1950 - Longmont's population is 8,099.

1955 - A United Airlines DC-6 Mainliner crashes eight miles northeast of Longmont, killing all 44 aboard. Subsequent investigations showed that it was brought down by a bomb in a suitcase.

1960 - Longmont's population is 11,489.

1961 - City Charter adopted and Longmont becomes a home-rule city.

1962 - The Federal Aviation Administration opens an air traffic control center in northwest Longmont.

1965 - IBM announces construction of a large plant between Boulder and Longmont, accelerating the pace of growth and the shift of the economic base from agriculture to high technology.

1970 - Longmont's population is 23,209, double that of ten years earlier. The Kuner-Empson cannery closes.

1972-5 "Project 75" complex at 3rd Ave and Kimbark Street opens, including a new library, Civic Center and police station.

1975 - Longmont native Vance Brand flies on the Apollo-Soyuz mission which linked Soviet and American spacecraft.

1977 - Closing of the Great Western Sugar Factory in Longmont.

1980 - Longmont's population is 42,942, almost double that of ten years earlier. On August 15, Longmont police officer Glenn Herner shoots and kills two men, Juan Garcia and Jeff Cordova, during a Main Street altercation. Herner was later acquitted of manslaughter charges. The aftermath of this tragedy led to massive changes in police training and to the founding of El Comite.
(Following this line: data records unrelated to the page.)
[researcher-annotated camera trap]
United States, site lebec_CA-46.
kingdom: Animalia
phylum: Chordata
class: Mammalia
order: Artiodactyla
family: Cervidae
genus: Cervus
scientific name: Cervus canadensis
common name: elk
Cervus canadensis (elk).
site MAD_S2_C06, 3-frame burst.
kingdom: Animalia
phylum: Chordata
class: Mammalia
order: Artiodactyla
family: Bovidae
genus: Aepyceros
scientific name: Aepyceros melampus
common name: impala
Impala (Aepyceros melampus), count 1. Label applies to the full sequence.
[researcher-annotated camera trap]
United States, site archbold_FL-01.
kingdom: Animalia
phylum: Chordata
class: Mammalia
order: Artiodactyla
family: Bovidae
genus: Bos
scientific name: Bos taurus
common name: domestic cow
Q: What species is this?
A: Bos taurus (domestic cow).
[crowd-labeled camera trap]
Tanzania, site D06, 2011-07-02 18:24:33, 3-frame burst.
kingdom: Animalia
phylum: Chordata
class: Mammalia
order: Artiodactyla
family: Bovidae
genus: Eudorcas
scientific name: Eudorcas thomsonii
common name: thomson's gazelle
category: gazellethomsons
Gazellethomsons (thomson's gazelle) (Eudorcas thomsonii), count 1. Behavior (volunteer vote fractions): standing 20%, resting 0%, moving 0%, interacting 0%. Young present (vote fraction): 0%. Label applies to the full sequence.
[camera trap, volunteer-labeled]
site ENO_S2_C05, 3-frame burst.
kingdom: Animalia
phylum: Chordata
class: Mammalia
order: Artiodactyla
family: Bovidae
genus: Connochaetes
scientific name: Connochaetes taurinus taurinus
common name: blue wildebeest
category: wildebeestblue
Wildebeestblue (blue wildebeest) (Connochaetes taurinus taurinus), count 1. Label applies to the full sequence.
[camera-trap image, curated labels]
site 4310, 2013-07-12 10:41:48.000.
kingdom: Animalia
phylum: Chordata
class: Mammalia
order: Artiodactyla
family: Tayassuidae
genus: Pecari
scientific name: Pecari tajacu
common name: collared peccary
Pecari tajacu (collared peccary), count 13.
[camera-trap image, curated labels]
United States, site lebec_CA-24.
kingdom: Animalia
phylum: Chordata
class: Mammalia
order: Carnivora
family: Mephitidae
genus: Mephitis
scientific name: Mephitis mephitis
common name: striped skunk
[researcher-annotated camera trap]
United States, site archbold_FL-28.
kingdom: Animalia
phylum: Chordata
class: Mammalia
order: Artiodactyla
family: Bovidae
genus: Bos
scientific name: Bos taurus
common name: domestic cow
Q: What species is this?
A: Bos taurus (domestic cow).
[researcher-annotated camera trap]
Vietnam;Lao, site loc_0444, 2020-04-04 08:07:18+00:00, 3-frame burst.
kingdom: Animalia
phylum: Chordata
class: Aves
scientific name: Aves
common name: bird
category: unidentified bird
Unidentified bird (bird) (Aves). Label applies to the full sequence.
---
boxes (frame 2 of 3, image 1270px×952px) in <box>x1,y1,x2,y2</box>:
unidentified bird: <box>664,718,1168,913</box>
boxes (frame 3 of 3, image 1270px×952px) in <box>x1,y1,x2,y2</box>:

1986 - Twin Peaks Mall opens.

1990 - Longmont's population is 51,524.

1993 - Construction of a new Library and a new Safety & Justice Center.

2000 - Longmont's population is 71,093.

2002 - Construction of a new Recreation Center, a Museum & Cultural Center, and improvements to Roosevelt Park completed.

2010 - Longmont's population is 86,270

2011 - Closing of the Butterball turkey processing plant, the last major agricultural industry in Longmont.

2013 - A major flood damages homes, businesses, and roads in Longmont and across the Front Range.